Task item A: Restate the passage on Diango Hernández from the words "But this intriguing" through "group of factors?", renaming "artistic vanguard" as "avant-garde movement".
Task item B: In the passage on Diango Hernández, where does the faucet in Frustrated System open?

Document text:
Creative imagination is at the basis of the concept of gambiarra, as associated to the image of a pickup truck strapped to barrels for flotation. Now – five years after the text in which I sought to explain the link between artistic manifestations and empirical phenomena of a social nature – I meet up with someone actually born on that island wedged in the Caribbean like a Solaris out of reach of its base, an artist whose discourse on the revolution reminds me that “a man loves what he could lose.” Diango Hernández (1970) thus obliges me to undertake a hazard-fraught analysis of current perspectives in light of my own previous writing. Were it not for the origins of his artistic path, there would be no sense in once again resorting to the device of gambiarra. Frustrated System (2006) articulates disparate elements atop a table, where the faucet does not open to a sink, but to the floor (just one example of the paradoxical situations created by the artist). One should always be aware that the “system” that Diango Hernández seeks to shed light on is not only the political regime that rules the island, but, obviously, the art circuit as well.

Quite apart from its graceful surrealist composition, his work involves the issue of immigration and the urgency of measures for ensuring a homeland. In 2006, the artist was deeply immersed in this problematics, as evinced by the titles of his artworks: Home is Anywhere and If I could Fly I would build a House up there. It is interesting to draw an analogy between “house” and “home,” taking “home” in its association with “homeland,” just as in Homeland or Death or, in a more subtle way, in Please Take me there. This condition can be extended to other fields of existence, the active renouncement of one’s country of birth perhaps being one of the most critical situations faced by humankind today. Anthems elevate one’s country to the status of an inaccessible lover; but what defines the portrait of a nation, what distinguishes a refugee from an exile, how to compensate generations bereft of the fantasy of a birthplace?

This ocean which buoys the current dissidents to other shores is the same as that plied in colonial times by the slave ships, bringing over from Africa the culture that would gave rise to the Afro-Cuban religions. We thus see a miscegenation of cultures, each with its own degree of truth, constituted as a result of maritime translocations guided by geography. The Cuban Revolution (1959) was the pivotal moment in the definition of the island’s national character, rooted in colonial and neocolonial times dominated by international forces – Spanish, North American and Soviet. In an editorial in the supplement Lunes de Revolución, it was established very early on that leftist intellectuals, artists and writers were situated further to the left [italics ours] than communism itself. That is, the political vocation of artists is an intrinsic part of their nature. There is no higher aspiration than the recognition of creative potential as critical consciousness, as set forth by Walter Benjamin (1892–1940) in the text “The Author As Producer” (1934): “I want to show you that the political tendency of a work can only be politically correct if it is also literarily correct. That means that the correct political tendency includes a literary tendency.”

But this intriguing narrative became more complicated after the installment of the Cuban Revolution. It must be noted that Gerardo Mosquera represents a Cuban modernism bereft of “manifestoes” or “consciously structured schools,” giving rise to a “new art” also characterized by an “absence of proclamations.” It seems almost paradoxical that the foremost socialist nation in Latin America has not managed to organize an artistic vanguard. How should one approach an understanding of this group of factors?

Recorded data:
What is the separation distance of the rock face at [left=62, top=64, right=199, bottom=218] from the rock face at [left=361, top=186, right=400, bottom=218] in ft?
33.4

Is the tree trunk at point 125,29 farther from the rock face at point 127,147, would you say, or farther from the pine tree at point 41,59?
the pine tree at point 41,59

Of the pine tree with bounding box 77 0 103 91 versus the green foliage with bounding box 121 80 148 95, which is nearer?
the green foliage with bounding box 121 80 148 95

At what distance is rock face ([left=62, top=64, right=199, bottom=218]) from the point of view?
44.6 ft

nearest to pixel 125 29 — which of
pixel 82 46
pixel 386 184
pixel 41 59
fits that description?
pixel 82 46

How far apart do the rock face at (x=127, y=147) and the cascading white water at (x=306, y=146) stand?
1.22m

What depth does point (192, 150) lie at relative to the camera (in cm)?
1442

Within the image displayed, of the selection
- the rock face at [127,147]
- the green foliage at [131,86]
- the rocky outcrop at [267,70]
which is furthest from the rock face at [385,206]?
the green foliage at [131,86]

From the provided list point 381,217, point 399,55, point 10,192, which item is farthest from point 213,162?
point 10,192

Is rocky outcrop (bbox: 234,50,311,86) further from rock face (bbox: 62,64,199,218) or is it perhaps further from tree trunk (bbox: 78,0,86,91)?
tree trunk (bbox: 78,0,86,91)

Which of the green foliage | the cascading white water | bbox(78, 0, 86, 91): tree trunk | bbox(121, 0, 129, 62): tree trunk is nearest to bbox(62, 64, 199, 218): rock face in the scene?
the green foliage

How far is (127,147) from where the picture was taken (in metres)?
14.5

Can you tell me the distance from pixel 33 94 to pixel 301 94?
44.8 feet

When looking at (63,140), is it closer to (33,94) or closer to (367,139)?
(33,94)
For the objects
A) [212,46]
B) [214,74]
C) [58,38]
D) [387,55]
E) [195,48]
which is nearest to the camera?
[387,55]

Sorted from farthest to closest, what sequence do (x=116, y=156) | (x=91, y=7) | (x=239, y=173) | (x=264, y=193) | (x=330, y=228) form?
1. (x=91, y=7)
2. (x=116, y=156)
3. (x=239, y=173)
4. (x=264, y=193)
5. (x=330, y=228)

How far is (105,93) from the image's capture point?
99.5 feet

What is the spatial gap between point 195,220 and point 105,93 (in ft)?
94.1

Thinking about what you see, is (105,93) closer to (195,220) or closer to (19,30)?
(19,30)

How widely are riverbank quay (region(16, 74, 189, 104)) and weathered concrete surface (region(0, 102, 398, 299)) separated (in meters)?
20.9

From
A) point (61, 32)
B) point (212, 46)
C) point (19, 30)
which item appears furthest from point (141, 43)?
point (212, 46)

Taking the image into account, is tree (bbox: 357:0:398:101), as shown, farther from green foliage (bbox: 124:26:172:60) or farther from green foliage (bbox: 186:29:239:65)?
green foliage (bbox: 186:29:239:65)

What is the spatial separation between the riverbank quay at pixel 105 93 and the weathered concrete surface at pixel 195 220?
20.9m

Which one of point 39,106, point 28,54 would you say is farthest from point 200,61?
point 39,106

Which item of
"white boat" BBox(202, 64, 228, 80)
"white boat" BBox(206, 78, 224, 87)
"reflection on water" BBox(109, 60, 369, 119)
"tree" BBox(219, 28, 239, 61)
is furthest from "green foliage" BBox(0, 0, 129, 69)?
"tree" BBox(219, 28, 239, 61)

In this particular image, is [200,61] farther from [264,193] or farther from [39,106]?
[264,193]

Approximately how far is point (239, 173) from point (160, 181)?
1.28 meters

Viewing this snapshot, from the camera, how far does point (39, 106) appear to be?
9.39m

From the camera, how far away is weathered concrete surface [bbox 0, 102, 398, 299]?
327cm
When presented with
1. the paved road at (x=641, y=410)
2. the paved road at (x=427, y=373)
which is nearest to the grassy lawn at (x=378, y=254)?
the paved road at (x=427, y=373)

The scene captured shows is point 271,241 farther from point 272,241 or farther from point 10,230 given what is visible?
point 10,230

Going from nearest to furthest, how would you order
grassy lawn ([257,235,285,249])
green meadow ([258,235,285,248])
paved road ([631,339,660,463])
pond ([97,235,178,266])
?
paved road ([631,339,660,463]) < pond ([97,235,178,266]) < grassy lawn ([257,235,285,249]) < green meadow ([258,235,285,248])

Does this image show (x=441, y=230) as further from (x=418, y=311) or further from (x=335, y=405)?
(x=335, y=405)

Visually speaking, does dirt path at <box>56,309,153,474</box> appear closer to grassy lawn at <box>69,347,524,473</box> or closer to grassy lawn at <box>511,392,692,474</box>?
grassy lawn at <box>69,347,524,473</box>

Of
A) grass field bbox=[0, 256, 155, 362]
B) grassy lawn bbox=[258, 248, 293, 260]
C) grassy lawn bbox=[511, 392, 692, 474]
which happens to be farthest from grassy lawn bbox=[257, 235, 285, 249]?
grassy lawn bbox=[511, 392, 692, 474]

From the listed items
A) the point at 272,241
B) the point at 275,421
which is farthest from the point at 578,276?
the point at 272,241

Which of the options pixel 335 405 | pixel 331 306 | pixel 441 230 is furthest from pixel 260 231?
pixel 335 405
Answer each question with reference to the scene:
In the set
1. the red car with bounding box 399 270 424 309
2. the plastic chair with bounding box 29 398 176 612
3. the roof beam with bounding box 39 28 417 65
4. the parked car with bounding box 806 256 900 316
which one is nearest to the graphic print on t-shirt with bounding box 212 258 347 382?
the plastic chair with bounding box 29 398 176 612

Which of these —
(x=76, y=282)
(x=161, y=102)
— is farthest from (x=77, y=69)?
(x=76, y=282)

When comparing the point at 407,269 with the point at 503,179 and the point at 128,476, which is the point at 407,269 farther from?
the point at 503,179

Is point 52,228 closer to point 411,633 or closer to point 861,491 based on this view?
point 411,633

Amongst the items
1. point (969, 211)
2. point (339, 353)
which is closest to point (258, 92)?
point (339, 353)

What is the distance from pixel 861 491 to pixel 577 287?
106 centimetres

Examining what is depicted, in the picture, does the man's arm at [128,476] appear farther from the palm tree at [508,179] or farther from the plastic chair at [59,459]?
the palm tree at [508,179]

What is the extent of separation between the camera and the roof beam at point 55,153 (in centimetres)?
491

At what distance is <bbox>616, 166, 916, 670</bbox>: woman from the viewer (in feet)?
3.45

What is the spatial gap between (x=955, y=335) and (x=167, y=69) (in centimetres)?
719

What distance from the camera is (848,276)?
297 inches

Your response A:
But this intriguing narrative became more complicated after the installment of the Cuban Revolution. It must be noted that Gerardo Mosquera represents a Cuban modernism bereft of “manifestoes” or “consciously structured schools,” giving rise to a “new art” also characterized by an “absence of proclamations.” It seems almost paradoxical that the foremost socialist nation in Latin America has not managed to organize an avant-garde movement. How should one approach an understanding of this group of factors?

Your response B: It opens to the floor rather than to a sink.